Exercise details: From the page on predicting an ONNX InferenceService, write out the part that opens with the words containing "image = image.resize((244,244), Image.ANTIALIAS)" and closes with "norm_img_data = np.expand_dims(norm_img_data, axis=0)".

Passage to read:
# # # # # # #

Predict an ONNX InferenceService

This example assumes you have already deployed the sample ONNX Inference Service.

Deploy the sample ONNX InferenceSevice by following the instructions in the README


In [1]:
%%bash
echo "model name: $MODEL_NAME"
echo "service url: $SERVICE_HOSTNAME"
echo "cluster ip: $CLUSTER_IP"


model name: style-sample
service url: style-sample.default.example.com
cluster ip: 52.247.193.219

In [4]:
# if you dont see values above, see instructions in the readme and replace the values here!
import os
model_name = os.environ["MODEL_NAME"]
service_hostname = os.environ["SERVICE_HOSTNAME"]
cluster_ip = os.environ["CLUSTER_IP"]
predictor_url = "http://%s/v1/models/%s:predict" % (cluster_ip, model_name)
predictor_url


Out[4]:
'http://52.247.193.219/v1/models/style-sample:predict'

In [5]:
from PIL import Image
import numpy as np
import google.protobuf.json_format as json_format
import assets.onnx_ml_pb2 as onnx_ml_pb2
import assets.predict_pb2 as predict_pb2
import requests

In [6]:
# load & resize image
image = Image.open("image.jpg")
image = image.resize((244,244), Image.ANTIALIAS)
image


Out[6]:

In [7]:
# preprocess image data
norm_img_data = np.array(image).astype('float32')
norm_img_data = np.transpose(norm_img_data, [2, 0, 1])
norm_img_data = np.expand_dims(norm_img_data, axis=0)
np.shape(norm_img_data)


Out[7]:
(1, 3, 244, 244)

In [8]:
# Create request message to be sent to the predictor
import assets.onnx_ml_pb2 as onnx_ml_pb2
import assets.predict_pb2 as predict_pb2
import requests

input_tensor = onnx_ml_pb2.TensorProto()
input_tensor.dims.extend(norm_img_data.shape)
input_tensor.data_type = 1
input_tensor.raw_data = norm_img_data.tobytes()

request_message = predict_pb2.PredictRequest()
request_message.inputs["input1"].data_type = input_tensor.data_type
request_message.inputs["input1"].dims.extend(input_tensor.dims)
request_message.inputs["input1"].raw_data = input_tensor.raw_data

# write message data to JSON
message_data = json_format.MessageToJson(request_message)

In [9]:
# Call predictor
request_headers = {'Content-Type': 'application/json', 'Accept': 'application/json', 'Host': service_hostname}
response = requests.post(predictor_url, headers=request_headers, data=message_data)

In [10]:
# Parse response message
response_message = json_format.Parse(response.text, predict_pb2.PredictResponse())
output1 = np.frombuffer(response_message.outputs['output1'].raw_data, dtype=np.float32)
output1 = output1.reshape(3,244,244)

In [11]:
# postprocess
result = np.clip(output1, 0, 255)
result = result.transpose(1,2,0).astype("uint8")
img = Image.fromarray(result)
img


Out[11]:

# # # # # # #

Dataset records:
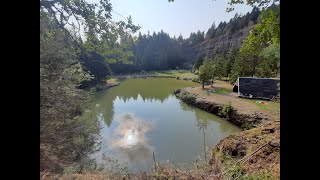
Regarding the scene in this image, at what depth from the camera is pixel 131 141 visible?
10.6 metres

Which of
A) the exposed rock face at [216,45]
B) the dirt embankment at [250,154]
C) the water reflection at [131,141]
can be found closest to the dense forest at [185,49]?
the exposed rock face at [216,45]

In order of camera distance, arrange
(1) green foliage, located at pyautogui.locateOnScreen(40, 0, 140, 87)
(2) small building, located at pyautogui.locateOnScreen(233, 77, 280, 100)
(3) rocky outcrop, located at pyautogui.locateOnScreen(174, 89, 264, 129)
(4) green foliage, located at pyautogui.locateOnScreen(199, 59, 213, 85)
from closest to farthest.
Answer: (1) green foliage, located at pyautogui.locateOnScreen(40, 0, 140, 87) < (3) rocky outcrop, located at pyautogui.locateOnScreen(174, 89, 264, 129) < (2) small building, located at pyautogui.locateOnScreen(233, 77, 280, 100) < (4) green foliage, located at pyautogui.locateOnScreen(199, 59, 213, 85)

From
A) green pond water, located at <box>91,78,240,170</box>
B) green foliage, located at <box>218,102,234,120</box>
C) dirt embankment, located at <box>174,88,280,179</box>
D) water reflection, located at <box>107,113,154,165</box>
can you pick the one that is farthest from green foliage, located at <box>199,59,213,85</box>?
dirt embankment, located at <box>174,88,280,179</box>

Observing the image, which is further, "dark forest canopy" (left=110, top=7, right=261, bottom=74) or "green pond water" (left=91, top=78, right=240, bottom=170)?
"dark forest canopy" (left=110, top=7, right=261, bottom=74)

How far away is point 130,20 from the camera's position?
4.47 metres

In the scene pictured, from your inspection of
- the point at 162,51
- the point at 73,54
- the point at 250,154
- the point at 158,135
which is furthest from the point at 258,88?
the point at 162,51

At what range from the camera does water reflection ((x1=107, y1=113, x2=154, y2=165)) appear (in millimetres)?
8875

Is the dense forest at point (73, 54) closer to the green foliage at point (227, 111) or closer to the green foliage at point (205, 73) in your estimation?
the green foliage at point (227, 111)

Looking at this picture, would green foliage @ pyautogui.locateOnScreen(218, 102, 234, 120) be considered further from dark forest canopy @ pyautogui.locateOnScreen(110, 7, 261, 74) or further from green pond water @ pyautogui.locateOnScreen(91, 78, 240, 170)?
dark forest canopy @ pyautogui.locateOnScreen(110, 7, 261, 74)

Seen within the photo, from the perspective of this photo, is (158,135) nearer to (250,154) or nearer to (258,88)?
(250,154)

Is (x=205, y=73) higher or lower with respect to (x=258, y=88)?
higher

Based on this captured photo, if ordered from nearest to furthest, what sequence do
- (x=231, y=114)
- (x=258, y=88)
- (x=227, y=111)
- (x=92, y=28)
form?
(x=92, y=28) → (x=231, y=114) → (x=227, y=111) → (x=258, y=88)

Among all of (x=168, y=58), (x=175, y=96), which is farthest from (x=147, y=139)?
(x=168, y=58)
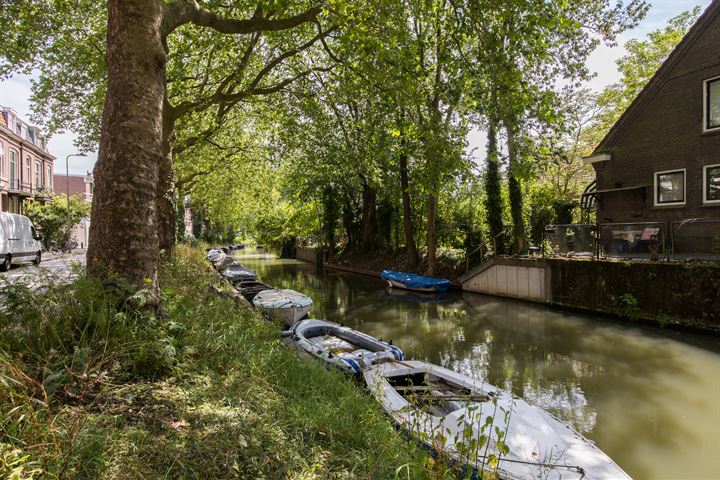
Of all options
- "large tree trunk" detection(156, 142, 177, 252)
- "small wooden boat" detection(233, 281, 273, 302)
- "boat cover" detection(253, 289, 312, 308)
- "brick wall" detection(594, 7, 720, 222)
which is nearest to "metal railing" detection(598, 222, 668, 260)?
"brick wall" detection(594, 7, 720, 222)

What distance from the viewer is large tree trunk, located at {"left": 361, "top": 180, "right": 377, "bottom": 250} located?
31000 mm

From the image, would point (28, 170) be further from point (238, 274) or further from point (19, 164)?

# # # # # # #

Written answer:
image = image.resize((244,244), Image.ANTIALIAS)
image


Out[6]:

In [7]:
# preprocess image data
norm_img_data = np.array(image).astype('float32')
norm_img_data = np.transpose(norm_img_data, [2, 0, 1])
norm_img_data = np.expand_dims(norm_img_data, axis=0)